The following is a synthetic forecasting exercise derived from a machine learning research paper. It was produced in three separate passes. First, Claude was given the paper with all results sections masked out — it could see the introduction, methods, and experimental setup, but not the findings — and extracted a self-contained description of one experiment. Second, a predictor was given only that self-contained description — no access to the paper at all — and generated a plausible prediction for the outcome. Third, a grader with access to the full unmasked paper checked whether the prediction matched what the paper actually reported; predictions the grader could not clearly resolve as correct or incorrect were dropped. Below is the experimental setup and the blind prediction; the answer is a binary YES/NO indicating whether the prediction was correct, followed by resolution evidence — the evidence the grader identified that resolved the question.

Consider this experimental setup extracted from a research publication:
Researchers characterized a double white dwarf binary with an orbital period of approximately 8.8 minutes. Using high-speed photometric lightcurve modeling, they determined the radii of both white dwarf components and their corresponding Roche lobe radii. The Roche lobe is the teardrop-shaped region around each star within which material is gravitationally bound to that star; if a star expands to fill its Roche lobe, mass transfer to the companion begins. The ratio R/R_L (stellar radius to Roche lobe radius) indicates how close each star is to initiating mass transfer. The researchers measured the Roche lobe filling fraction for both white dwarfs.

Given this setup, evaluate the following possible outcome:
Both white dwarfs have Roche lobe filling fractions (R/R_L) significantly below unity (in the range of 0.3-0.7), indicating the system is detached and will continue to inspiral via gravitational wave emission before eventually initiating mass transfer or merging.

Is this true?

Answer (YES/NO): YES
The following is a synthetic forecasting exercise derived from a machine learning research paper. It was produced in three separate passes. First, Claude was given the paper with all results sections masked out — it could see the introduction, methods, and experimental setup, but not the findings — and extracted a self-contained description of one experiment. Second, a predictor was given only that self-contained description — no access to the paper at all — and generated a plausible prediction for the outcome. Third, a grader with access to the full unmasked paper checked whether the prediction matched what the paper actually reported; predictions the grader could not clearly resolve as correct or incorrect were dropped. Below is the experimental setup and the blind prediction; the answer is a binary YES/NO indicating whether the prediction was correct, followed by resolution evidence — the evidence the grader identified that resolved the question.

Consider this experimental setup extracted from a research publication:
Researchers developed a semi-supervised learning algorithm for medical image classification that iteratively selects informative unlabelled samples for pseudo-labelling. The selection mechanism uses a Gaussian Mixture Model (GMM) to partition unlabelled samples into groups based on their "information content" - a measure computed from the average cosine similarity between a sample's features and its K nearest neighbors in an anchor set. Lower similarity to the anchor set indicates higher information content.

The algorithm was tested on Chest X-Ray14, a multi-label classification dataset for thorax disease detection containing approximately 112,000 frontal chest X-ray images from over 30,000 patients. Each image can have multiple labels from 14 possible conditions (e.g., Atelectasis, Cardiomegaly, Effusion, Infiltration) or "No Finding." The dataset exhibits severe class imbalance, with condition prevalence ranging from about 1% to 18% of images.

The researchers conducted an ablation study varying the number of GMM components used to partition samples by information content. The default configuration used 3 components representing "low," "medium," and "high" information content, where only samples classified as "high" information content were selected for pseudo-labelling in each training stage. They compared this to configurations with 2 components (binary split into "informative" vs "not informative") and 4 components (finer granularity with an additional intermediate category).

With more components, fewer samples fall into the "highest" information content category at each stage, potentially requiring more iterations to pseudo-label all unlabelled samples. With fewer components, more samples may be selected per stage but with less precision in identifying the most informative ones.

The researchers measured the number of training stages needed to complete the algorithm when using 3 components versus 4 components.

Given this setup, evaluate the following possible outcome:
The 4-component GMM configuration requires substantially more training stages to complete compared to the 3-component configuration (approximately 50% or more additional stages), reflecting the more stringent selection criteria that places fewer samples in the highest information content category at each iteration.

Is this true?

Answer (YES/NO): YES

[Task details]
Your task is to transcribe the material, which must come out exactly as written.

[Written solution]
The following is a synthetic forecasting exercise derived from a machine learning research paper. It was produced in three separate passes. First, Claude was given the paper with all results sections masked out — it could see the introduction, methods, and experimental setup, but not the findings — and extracted a self-contained description of one experiment. Second, a predictor was given only that self-contained description — no access to the paper at all — and generated a plausible prediction for the outcome. Third, a grader with access to the full unmasked paper checked whether the prediction matched what the paper actually reported; predictions the grader could not clearly resolve as correct or incorrect were dropped. Below is the experimental setup and the blind prediction; the answer is a binary YES/NO indicating whether the prediction was correct, followed by resolution evidence — the evidence the grader identified that resolved the question.

Consider this experimental setup extracted from a research publication:
Researchers characterized a double white dwarf binary with an orbital period of approximately 8.8 minutes. Using high-speed photometric lightcurve modeling, they determined the radii of both white dwarf components and their corresponding Roche lobe radii. The Roche lobe is the teardrop-shaped region around each star within which material is gravitationally bound to that star; if a star expands to fill its Roche lobe, mass transfer to the companion begins. The ratio R/R_L (stellar radius to Roche lobe radius) indicates how close each star is to initiating mass transfer. The researchers measured the Roche lobe filling fraction for both white dwarfs.

Given this setup, evaluate the following possible outcome:
Both white dwarfs have Roche lobe filling fractions (R/R_L) significantly below unity (in the range of 0.3-0.7), indicating the system is detached and will continue to inspiral via gravitational wave emission before eventually initiating mass transfer or merging.

Is this true?

Answer (YES/NO): YES
The following is a synthetic forecasting exercise derived from a machine learning research paper. It was produced in three separate passes. First, Claude was given the paper with all results sections masked out — it could see the introduction, methods, and experimental setup, but not the findings — and extracted a self-contained description of one experiment. Second, a predictor was given only that self-contained description — no access to the paper at all — and generated a plausible prediction for the outcome. Third, a grader with access to the full unmasked paper checked whether the prediction matched what the paper actually reported; predictions the grader could not clearly resolve as correct or incorrect were dropped. Below is the experimental setup and the blind prediction; the answer is a binary YES/NO indicating whether the prediction was correct, followed by resolution evidence — the evidence the grader identified that resolved the question.

Consider this experimental setup extracted from a research publication:
Researchers developed a semi-supervised learning algorithm for medical image classification that iteratively selects informative unlabelled samples for pseudo-labelling. The selection mechanism uses a Gaussian Mixture Model (GMM) to partition unlabelled samples into groups based on their "information content" - a measure computed from the average cosine similarity between a sample's features and its K nearest neighbors in an anchor set. Lower similarity to the anchor set indicates higher information content.

The algorithm was tested on Chest X-Ray14, a multi-label classification dataset for thorax disease detection containing approximately 112,000 frontal chest X-ray images from over 30,000 patients. Each image can have multiple labels from 14 possible conditions (e.g., Atelectasis, Cardiomegaly, Effusion, Infiltration) or "No Finding." The dataset exhibits severe class imbalance, with condition prevalence ranging from about 1% to 18% of images.

The researchers conducted an ablation study varying the number of GMM components used to partition samples by information content. The default configuration used 3 components representing "low," "medium," and "high" information content, where only samples classified as "high" information content were selected for pseudo-labelling in each training stage. They compared this to configurations with 2 components (binary split into "informative" vs "not informative") and 4 components (finer granularity with an additional intermediate category).

With more components, fewer samples fall into the "highest" information content category at each stage, potentially requiring more iterations to pseudo-label all unlabelled samples. With fewer components, more samples may be selected per stage but with less precision in identifying the most informative ones.

The researchers measured the number of training stages needed to complete the algorithm when using 3 components versus 4 components.

Given this setup, evaluate the following possible outcome:
The 4-component GMM configuration requires substantially more training stages to complete compared to the 3-component configuration (approximately 50% or more additional stages), reflecting the more stringent selection criteria that places fewer samples in the highest information content category at each iteration.

Is this true?

Answer (YES/NO): YES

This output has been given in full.